Textabschnitt -
◇ ◇ ◇ ◇

Rezension: Sterbling, Anton: Das Banat, die Deutschen aus Rumänien und die rumäniendeutsche Literatur“

Bibliographische Daten

Sterbling, Anton: Das Banat, die Deutschen aus Rumänien und die rumäniendeutsche Literatur. München: Landsmannschaft der Banater Schwaben (2022) 345 S. [Schriftenreihe Banater Bibliothek, 22]. In: Europäisches Journal für Minderheitenfragen Band 16 (1-2 | 2023), S.152 - 158

Der Autor

Anton Sterbling ist ein knappes Jahrzehnt nach Ende des Zweiten Weltkriegs im rumänischen Teil des historischen Gebietes Banat geboren, studierte nach seiner Aussiedlung 1975 in der Bundesrepublik Deutschland, promovierte und habilitierte sich hier an deutschen Hochschulen. Bis 2019 war er Professor für Soziologie und Pädagogik an der Hochschule der Sächsischen Polizei (FH) in Rothenburg/OL und vereinigte in seiner Person verschiedene Funktionen in Präsidien und Stiftungen. Der Begleitbrief der Heraus- geber des oben genannten Paperbacks, die Landsmannschaft der Banater Schwaben, gibt als Lebenswerk dieses Hochschullehrers insgesamt 800 wissenschaftliche und literarische Veröffentlichungen an, darunter 50 eigene Bücher.

Grundlagen und Gliederung des Buches

Entsprechend der Titelankündigung gliedert sich das Buch nach einer kurzen „Einführung“ in drei Großkapitel, jedes mit jeweils vier Beiträgen – formal erstaunlich ebenmäßig ausbalanciert, wiewohl inhaltlich einigermaßen kompilatorisch. Den Beiträgen sind manchmal Kurzzeilen sozusagen als Motto vorangestellt, einschlägige Literaturlisten schließen diese ab, dazwischen gibt es Unterabschnitte mit zahlreichen Fußnoten auf fast jeder Seite.
Die ausführlichen Literaturlisten sowie die Fußnoten weisen eine Fülle eigener publizistischer Produktionen des Autors auf, die einen gewichtigen Stellenwert einnehmen: nicht verwunderlich, da der Band als eine Summa der eigenen Forschungs- und Publikationstätigkeit konzipiert ist, sozusagen die Ernte des geistigen Schaffens von Sterbling einbringt. Nach den Worten des dem Band beiliegenden Begleittextes liefert diese Publikation „eine Quersumme der jahrzehntelangen wissenschaftlichen und intellektuellen Arbeit des Autors“ zu den im Titel angesprochenen drei thematischen Schwerpunkten.

◇ ◇ ◇ ◇

Aufgabe A -
Schreiben Sie den Teil der Rezension ab, der mit den Worten „Die ausführlichen Literaturlisten“ beginnt und mit „drei thematischen Schwerpunkten.“ endet.
Aufgabe B -
Fassen Sie die Rezension in zwei Sätzen zusammen.
Aufgabe C -
Beantworten Sie anhand der Rezension diese Fragen:
(i) In welchem Jahr wurde Anton Sterbling ausgesiedelt?
(ii) Wie viele eigene Bücher nennt der Begleitbrief der Herausgeber?
(iii) Wie viele Beiträge enthält jedes Großkapitel des Buches?
Die anschließenden Zeilen sind eigenständiges Material und gehören nicht zur Rezension.

Bereitgestelltes Material -
◇ ◇ ◇ ◇

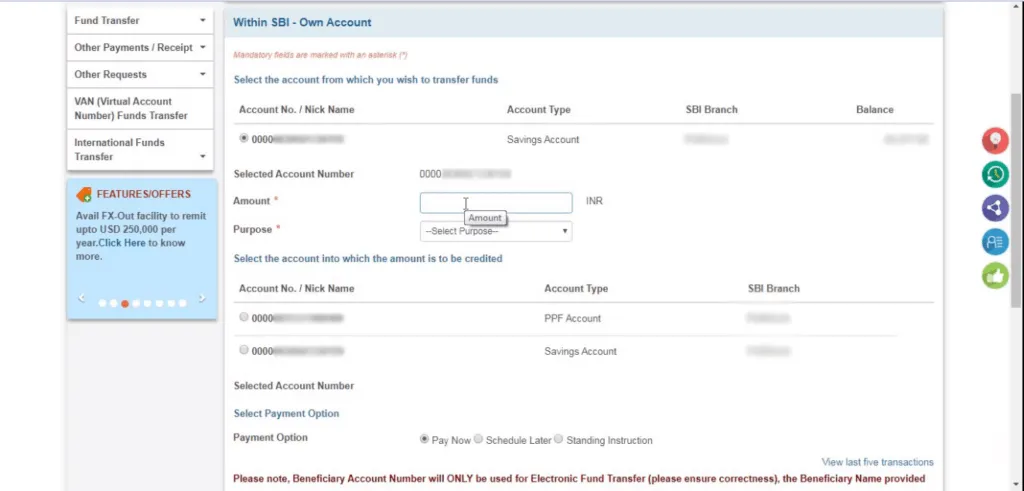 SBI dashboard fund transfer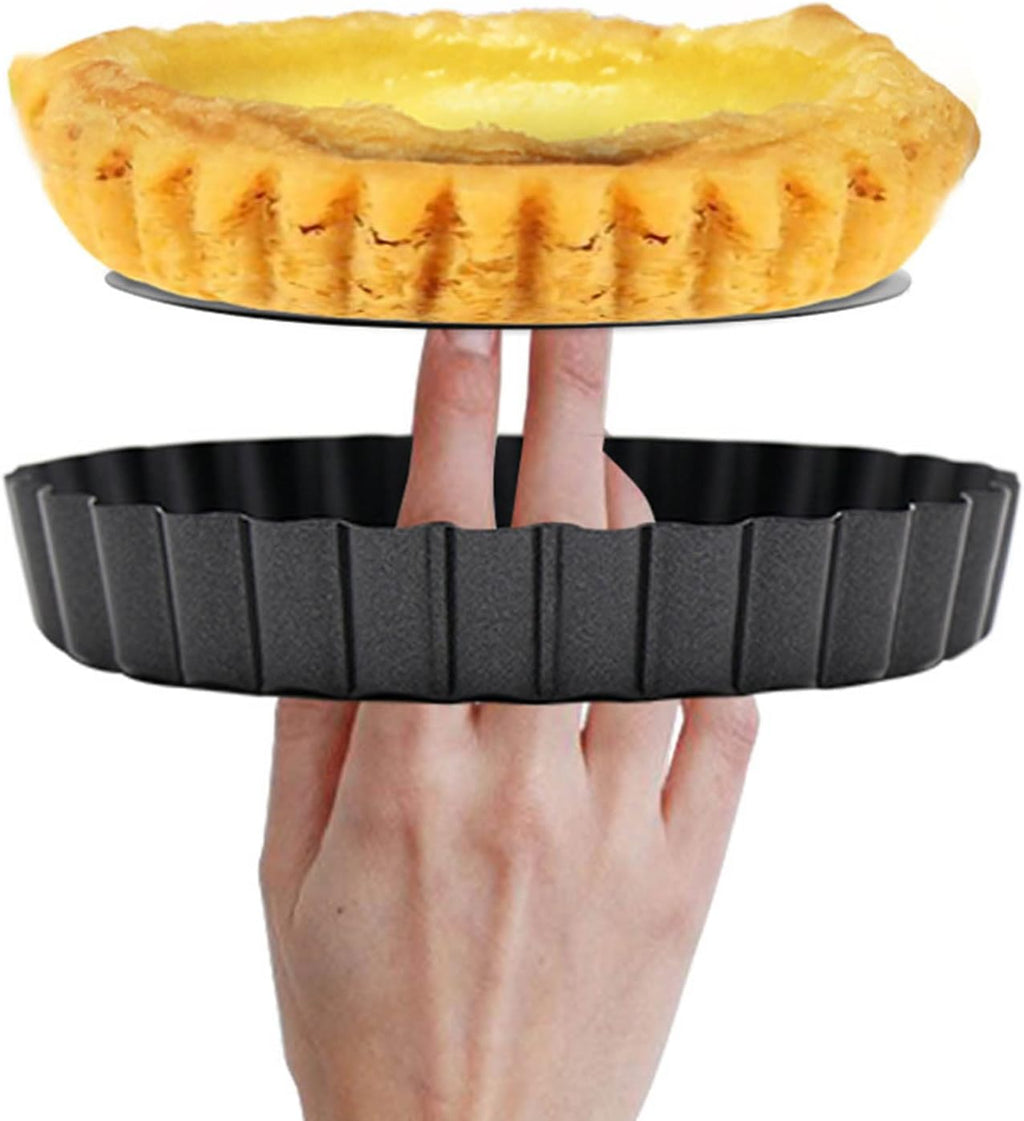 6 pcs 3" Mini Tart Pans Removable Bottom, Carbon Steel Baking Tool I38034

◇ ◇ ◇ ◇

Ergebnis A -
Die ausführlichen Literaturlisten sowie die Fußnoten weisen eine Fülle eigener publizistischer Produktionen des Autors auf, die einen gewichtigen Stellenwert einnehmen: nicht verwunderlich, da der Band als eine Summa der eigenen Forschungs- und Publikationstätigkeit konzipiert ist, sozusagen die Ernte des geistigen Schaffens von Sterbling einbringt. Nach den Worten des dem Band beiliegenden Begleittextes liefert diese Publikation „eine Quersumme der jahrzehntelangen wissenschaftlichen und intellektuellen Arbeit des Autors“ zu den im Titel angesprochenen drei thematischen Schwerpunkten.

Ergebnis B -
Anton Sterbling wurde im rumänischen Teil des Banats geboren, siedelte 1975 in die Bundesrepublik Deutschland aus und war bis 2019 Professor für Soziologie und Pädagogik an der Hochschule der Sächsischen Polizei in Rothenburg/OL. Sein Buch gliedert sich nach einer kurzen Einführung in drei Großkapitel mit je vier Beiträgen und ist als Summe seiner eigenen Forschungs- und Publikationstätigkeit konzipiert.

Ergebnis C -
(i) 1975
(ii) 50
(iii) Vier